Nine Queens toes the thin line between a heist and a conman film, though in the end it probably skews toward the latter. Even if it’s not a heist film by definition, it certainly feels like one in the end. When the mechanics of the elaborate scheme to steal a small fortune are revealed, it’s every bit as exciting and surprising as the ends of Ocean’s Eleven, Inside Man, or any of the century’s best thieving games.
Bielinsky’s debut revolves around two conmen. Marcos (Ricardo Darin) is a veteran looking for a partner to run small jobs with. He recruits a greenhorn, Juan (Gaston Pauls), to the game after watching him confuse a convenience store clerk into forking over some extra change. After grabbing some petty cash from restaurants and old folks, Marcos’ former partner presents the pair with an opportunity to sell a counterfeit set of the nine queens—an extremely valuable group of stamps from the Weimar Republic—to a powerful collector. They have twenty-four hours to complete the job, which, naturally, unravels into a quest far more complex and perverse than they could have ever imagined.
The film’s heart beats through the performances of its two leads. Bielinsky sets them up as natural foils. Marcos is a lecherous, deplorable person. He is shameless, willing to screw over anyone—including his own siblings—to garner just a bit more wealth. Juan is a baby-faced newbie others seem to implicitly trust. He’s in the game to collect bribe money that will spring his dad—from whom he learned his tricks—from prison. Together, Pauls and Darin have a natural chemistry. Pauls plays Juan softly, allowing Darin to infuse the screen with his bitter wisdom and ruthlessness. And Bielinsky’s deft touch ensures that no one is quite as they seem.

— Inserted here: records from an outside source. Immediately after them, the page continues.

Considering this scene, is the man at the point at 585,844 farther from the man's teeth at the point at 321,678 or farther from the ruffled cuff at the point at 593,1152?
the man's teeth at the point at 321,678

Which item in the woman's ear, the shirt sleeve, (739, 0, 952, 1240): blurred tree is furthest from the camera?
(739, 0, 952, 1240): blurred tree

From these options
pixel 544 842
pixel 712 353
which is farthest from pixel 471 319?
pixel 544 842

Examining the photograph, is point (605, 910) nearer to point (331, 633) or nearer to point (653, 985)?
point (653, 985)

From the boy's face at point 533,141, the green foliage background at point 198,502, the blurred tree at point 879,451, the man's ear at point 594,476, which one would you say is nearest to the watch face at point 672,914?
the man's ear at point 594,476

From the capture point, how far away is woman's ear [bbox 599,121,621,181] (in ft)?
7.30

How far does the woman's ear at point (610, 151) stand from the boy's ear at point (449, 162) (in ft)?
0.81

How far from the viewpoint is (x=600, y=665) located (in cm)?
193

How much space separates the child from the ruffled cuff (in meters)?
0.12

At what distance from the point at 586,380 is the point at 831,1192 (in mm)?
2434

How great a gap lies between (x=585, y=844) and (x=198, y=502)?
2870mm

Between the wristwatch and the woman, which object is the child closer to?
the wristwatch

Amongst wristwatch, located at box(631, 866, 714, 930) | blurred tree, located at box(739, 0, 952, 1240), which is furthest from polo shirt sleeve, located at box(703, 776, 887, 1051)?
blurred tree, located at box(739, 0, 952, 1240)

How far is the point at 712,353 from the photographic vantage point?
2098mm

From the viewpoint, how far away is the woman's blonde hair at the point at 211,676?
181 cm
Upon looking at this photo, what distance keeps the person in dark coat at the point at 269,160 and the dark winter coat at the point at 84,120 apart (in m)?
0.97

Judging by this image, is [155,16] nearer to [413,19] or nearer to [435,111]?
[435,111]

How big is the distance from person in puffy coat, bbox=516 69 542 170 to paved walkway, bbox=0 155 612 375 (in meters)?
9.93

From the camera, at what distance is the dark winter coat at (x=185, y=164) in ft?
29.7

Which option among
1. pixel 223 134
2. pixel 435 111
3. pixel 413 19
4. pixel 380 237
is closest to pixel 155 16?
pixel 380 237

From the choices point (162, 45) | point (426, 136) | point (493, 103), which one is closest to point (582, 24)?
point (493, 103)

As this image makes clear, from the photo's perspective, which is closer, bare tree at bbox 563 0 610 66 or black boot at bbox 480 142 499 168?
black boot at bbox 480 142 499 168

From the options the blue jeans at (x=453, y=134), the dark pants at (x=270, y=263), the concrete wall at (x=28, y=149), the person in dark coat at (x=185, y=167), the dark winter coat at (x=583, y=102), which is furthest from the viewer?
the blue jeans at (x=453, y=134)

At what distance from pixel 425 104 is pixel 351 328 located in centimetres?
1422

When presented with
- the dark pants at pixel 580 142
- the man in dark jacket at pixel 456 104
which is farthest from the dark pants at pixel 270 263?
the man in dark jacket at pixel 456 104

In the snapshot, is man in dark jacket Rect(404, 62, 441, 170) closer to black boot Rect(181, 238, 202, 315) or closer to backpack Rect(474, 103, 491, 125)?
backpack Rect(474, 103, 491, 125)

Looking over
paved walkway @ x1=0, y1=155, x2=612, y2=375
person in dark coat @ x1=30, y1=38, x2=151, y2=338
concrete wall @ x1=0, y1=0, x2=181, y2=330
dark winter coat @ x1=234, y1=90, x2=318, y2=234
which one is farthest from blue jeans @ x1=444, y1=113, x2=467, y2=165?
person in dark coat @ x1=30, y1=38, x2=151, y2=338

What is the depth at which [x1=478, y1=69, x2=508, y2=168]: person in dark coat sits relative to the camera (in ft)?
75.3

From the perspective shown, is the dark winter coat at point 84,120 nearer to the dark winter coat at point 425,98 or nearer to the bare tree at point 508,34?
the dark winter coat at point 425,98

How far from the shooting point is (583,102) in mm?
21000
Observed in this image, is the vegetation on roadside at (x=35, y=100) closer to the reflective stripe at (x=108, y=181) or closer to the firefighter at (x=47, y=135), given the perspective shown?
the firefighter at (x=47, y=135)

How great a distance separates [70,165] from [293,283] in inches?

Like The Aura (but far more explicitly), Nine Queens exudes an atmosphere of desperation amidst a national economic collapse orchestrated by the real cons—those frauds of the highest order with the power to destroy communities. Under the crushing weight of broken institutions, Bielinsky asks what it means for someone to lie and cheat as harshly as Marcos does? Does it even count as cheating when the game is a deception in the first place?
It’s a rare achievement for a heist movie to embody social critique so effortlessly. Bielinsky knew what he was doing and, as if ripped right from the Nina Simone quote, believed it was his work’s responsibility to reflect the present circumstances. It was challenging for him, actually, when Nine Queens became such a success in his home country. As Argentines continued to suffer through a debilitating crisis, the film’s plaudits earned Bielinsky more financial stability than he’d ever had.
It’s easy to wonder if this dissonance led to such a drastic shift toward confusion and melancholy in The Aura, but Nine Queens is a lucid, airy film. It knows where it’s going, so even when the finely tuned gears begin to sputter, Bielinsky’s steady hand keeps the viewer entranced with a captivating, lived in atmosphere. Almost twenty years after his death, no one’s made a movie quite like it.